La “communauté internationale” a donc reçu une leçon de psychologie élémentaire. Il n’est pas assuré qu’elle en ait compris l’essentiel, savoir qu’il est préférable de juger “les autres” non en se référant aux stéréotypes virtualistes, ni à des traductions faussaires (celles des discours du président iranien), mais aux réalités elles-mêmes. Il n’est pas assuré non plus qu’elle n’attribue l’attitude iranienne à l'effet de sa propre dialectique virtualiste. Mais cela est moins évident qu'on ne pourrait le craindre. Il existe désormais un certain malaise après cette surprise de taille et des questions sérieuses commencent à se poser sur le fond du problème de la vision de l’Iran par l’Occident. Comme nous l’observions dans un commentaire précédent, on s’agite sérieusement à Paris pour revoir le ton général des discours sur l’Iran et la politique iranienne, disons, en passant de la diatribe énervée à la raison mesurée.
La perspective la plus intéressante aujourd’hui est celle qui a déjà été effleurée par les Américains et qui est clairement exprimée par les Turcs: il s’agit de “dénucléariser” le Moyen-Orient.

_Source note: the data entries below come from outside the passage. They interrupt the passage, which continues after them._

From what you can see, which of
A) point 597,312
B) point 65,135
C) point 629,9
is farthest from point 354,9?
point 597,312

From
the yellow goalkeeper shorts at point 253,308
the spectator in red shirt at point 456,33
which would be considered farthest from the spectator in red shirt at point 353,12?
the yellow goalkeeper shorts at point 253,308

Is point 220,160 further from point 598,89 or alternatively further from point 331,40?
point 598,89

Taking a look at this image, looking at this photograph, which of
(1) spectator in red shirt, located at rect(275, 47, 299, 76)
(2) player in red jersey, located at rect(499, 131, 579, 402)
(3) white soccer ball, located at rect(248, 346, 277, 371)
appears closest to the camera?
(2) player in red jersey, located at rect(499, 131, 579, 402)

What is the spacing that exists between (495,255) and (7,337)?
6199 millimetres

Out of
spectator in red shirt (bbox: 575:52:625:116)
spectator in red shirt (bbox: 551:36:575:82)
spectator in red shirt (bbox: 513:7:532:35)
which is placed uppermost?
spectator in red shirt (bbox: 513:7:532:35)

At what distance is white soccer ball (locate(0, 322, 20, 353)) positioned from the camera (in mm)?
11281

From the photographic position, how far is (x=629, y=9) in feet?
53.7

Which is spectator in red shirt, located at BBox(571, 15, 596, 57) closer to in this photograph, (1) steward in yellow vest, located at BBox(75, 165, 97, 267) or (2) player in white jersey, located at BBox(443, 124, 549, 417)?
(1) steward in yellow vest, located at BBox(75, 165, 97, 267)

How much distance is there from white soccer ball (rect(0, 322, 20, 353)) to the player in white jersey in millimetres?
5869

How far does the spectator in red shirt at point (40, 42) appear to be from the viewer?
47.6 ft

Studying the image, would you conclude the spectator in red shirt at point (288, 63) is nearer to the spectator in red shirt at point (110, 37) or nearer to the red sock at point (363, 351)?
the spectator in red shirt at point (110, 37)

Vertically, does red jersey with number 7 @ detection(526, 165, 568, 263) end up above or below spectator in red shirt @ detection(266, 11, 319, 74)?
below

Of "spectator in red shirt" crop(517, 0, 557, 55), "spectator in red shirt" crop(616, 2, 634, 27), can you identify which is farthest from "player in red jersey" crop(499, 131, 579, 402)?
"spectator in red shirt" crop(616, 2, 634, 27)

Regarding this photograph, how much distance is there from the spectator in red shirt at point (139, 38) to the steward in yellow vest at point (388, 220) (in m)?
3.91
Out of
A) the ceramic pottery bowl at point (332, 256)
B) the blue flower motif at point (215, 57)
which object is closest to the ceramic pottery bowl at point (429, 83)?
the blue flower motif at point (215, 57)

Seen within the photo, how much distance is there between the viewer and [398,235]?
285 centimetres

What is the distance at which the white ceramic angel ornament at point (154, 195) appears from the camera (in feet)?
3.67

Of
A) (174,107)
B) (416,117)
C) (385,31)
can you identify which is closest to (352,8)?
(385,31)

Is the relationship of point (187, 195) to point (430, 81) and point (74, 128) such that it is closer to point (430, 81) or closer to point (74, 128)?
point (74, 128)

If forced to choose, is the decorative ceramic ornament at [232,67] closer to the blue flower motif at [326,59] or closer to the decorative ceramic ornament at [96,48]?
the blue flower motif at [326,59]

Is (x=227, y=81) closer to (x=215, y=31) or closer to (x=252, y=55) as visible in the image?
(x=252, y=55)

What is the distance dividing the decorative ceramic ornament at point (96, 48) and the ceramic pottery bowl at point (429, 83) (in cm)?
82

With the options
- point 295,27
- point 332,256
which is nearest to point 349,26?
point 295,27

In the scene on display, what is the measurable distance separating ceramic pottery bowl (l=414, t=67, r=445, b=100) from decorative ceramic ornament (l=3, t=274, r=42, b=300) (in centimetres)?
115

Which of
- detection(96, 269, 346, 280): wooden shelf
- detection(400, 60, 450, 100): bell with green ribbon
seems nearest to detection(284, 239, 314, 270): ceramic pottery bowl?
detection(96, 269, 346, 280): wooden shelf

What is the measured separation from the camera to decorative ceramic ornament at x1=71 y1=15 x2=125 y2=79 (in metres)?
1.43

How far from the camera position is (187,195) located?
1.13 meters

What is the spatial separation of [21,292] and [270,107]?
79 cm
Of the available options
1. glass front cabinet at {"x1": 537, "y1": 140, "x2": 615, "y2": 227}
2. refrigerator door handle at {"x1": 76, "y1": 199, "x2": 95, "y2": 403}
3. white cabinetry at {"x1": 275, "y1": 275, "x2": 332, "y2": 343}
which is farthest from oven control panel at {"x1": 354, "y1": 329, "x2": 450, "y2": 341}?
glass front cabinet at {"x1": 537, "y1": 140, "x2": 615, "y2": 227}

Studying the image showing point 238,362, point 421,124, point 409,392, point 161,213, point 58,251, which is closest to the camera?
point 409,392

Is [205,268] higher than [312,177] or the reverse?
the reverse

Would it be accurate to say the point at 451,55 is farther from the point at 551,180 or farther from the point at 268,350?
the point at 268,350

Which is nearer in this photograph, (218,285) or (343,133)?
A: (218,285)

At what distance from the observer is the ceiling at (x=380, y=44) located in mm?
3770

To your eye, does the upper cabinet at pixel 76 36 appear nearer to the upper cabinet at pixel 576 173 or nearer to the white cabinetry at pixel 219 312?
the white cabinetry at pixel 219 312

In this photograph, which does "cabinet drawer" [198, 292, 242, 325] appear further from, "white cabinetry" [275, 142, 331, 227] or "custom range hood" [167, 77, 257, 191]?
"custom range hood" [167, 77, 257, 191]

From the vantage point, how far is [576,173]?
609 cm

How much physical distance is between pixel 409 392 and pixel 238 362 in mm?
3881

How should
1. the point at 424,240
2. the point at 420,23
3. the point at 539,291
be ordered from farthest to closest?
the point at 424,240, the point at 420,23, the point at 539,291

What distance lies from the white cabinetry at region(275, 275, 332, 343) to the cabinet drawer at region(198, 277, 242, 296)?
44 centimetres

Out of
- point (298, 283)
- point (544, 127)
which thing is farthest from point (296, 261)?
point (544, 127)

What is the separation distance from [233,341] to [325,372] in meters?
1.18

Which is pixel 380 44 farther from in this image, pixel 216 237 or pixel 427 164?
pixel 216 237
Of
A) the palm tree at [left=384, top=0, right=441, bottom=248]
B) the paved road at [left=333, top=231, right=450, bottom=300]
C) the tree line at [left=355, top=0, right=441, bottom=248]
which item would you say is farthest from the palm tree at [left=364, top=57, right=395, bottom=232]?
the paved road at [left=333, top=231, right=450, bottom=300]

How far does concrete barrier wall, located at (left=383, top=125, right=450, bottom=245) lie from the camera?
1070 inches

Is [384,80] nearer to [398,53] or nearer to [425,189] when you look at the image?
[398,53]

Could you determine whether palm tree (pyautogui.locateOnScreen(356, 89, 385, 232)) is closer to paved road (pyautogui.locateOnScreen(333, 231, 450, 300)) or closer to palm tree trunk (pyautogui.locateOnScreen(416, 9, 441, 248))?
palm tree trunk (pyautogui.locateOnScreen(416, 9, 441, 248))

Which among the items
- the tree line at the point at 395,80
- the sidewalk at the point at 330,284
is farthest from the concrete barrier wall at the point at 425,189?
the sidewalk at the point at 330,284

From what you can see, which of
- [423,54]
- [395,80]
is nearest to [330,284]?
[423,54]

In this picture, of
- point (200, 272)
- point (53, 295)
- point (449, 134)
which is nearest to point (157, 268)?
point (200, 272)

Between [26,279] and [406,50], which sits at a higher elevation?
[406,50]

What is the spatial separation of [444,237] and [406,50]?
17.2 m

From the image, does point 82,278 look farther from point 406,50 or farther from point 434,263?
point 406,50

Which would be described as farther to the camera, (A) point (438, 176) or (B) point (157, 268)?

C’est-à-dire, non seulement empêcher les Iraniens d’avoir une bombe – mais ce qui s’est passé à Genève nuance l’appréciation apocalyptique de ce qu’on jugeait comme une “mission impossible” – mais, surtout, surtout, imposer à Israël d’entrer dans ce schéma d’équilibre et de paix – selon nos vœux si souvent répétés (à nous, gens de la “communauté internationale”).